Papers tagged ‘Natural language’

The Most Controversial Topics in Wikipedia: A multilingual and geographical analysis

One of my more social-science-y interests lately has been in reverse-engineering the rationale for nation-state censorship policies from the data available. Any published rationale is almost always quite vague (harmful to public order, blasphemous, sort of thing). Hard data in this area consists of big lists of URLs, domain names, and/or keywords that are known or alleged to be blocked. Keywords are great, when you can get them, but URLs are less helpful, and domain names even less so. I have a pretty good idea why the Federal Republic of Germany might have a problem with a site that sells sheet music of traditional European folk songs (actual example from #BPjMleak), but I don’t know which songs are at stake, because they blocked the entire site. I could find out, but I’d probably want a dose of brain bleach afterward. More to the point, no matter how strong my stomach is, I don’t have the time for the amount of manual research required to figure out the actual issue with all 3000 of the sites on that list—and that’s just one country, whose politics and history are relatively well-known to me.

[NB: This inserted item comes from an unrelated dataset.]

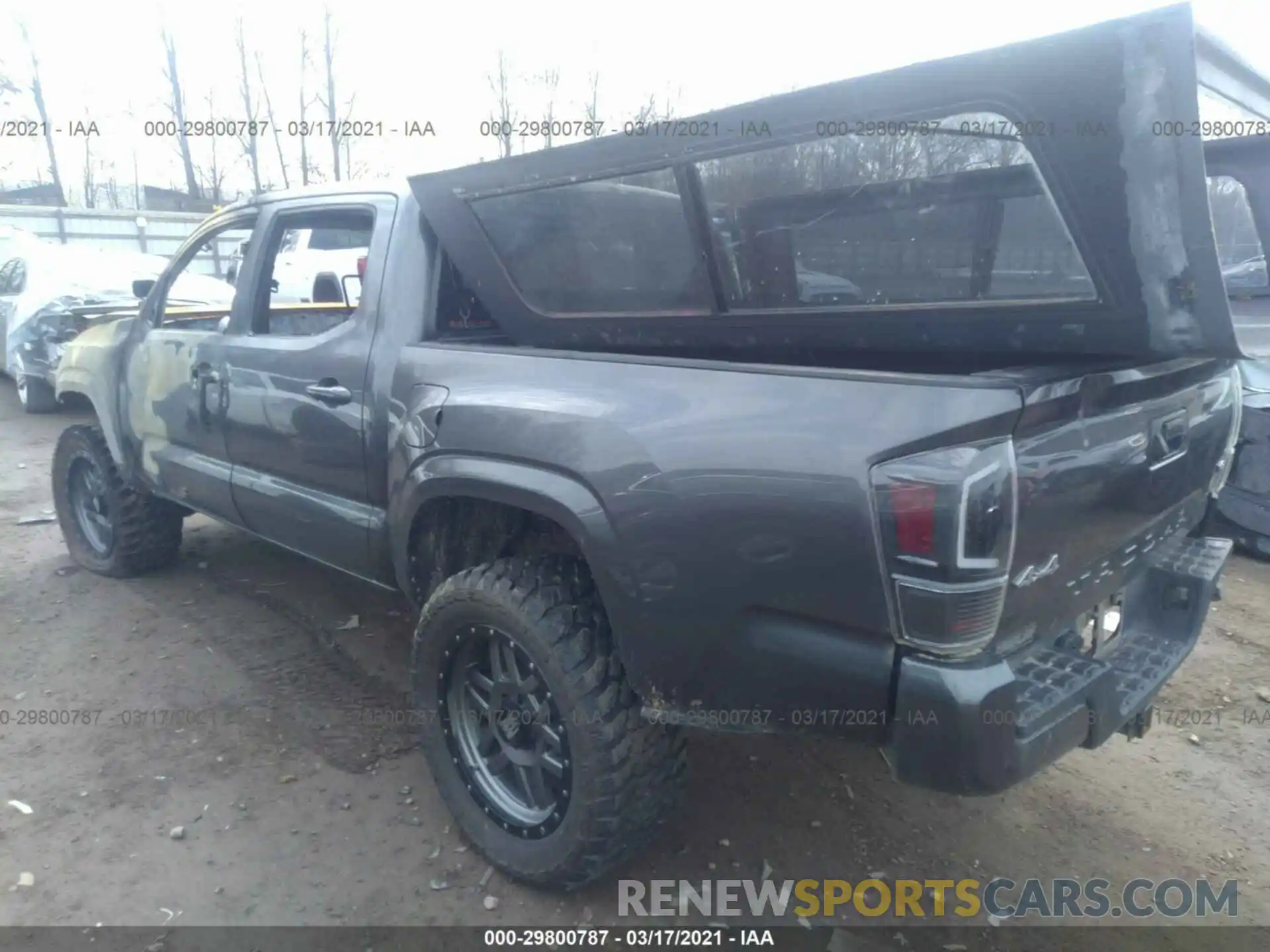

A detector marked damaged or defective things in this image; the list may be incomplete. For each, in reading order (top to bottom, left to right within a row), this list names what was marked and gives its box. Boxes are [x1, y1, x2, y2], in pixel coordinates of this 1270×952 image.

So, today’s paper is about mechanically identifying controversial Wikipedia articles. Specifically, they look through the revision history of each article for what they call mutual reverts, where two editors have each rolled back the other’s work. This is a conservative measure; edit warring on Wikipedia can be much more subtle. However, it’s easy to pick out mechanically. Controversial articles are defined as those where there are many mutual reverts, with extra weight given to mutual reverts by pairs of senior editors (people with many contributions to the entire encyclopedia). They ran this analysis for ten different language editions, and the bulk of the article is devoted to discussing how each language has interesting peculiarities in what is controversial. Overall, there’s strong correlation across languages, strong correlation with external measures of political or social controversy, and strong correlation with the geographic locations where each language is spoken. An interesting exception to that last is that the Middle East is controversial in all languages, even those that are mostly spoken very far from there; this probably reflects the ongoing wars in that area, which have affected everyone’s politics at least somewhat.

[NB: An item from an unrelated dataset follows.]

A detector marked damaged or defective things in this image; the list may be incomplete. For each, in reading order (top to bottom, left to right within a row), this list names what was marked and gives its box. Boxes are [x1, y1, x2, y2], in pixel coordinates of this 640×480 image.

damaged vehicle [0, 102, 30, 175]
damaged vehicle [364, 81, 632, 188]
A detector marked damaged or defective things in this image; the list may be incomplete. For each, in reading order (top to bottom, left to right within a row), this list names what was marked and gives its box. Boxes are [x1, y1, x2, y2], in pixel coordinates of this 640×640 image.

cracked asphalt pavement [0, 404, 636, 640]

What does this have to do with nation-state censorship? Well, politically controversial topics in language X ought to be correlated with topics censored by nation-states where X is commonly spoken. There won’t be perfect alignment; there will be topics that get censored that nobody bothers to argue about on Wikipedia (pornography, for instance) and there will be topics of deep and abiding Wikipedia controversy that nobody bothers to censor (Spanish football teams, for instance). But if an outbound link from a controversial Wikipedia article gets censored, it is reasonably likely that the censorship rationale has something to do with the topic of the article. The same is true of censored pages that share a significant number of keywords with a controversial article. It should be good enough for hypothesis generation and rough classification of censored pages, at least.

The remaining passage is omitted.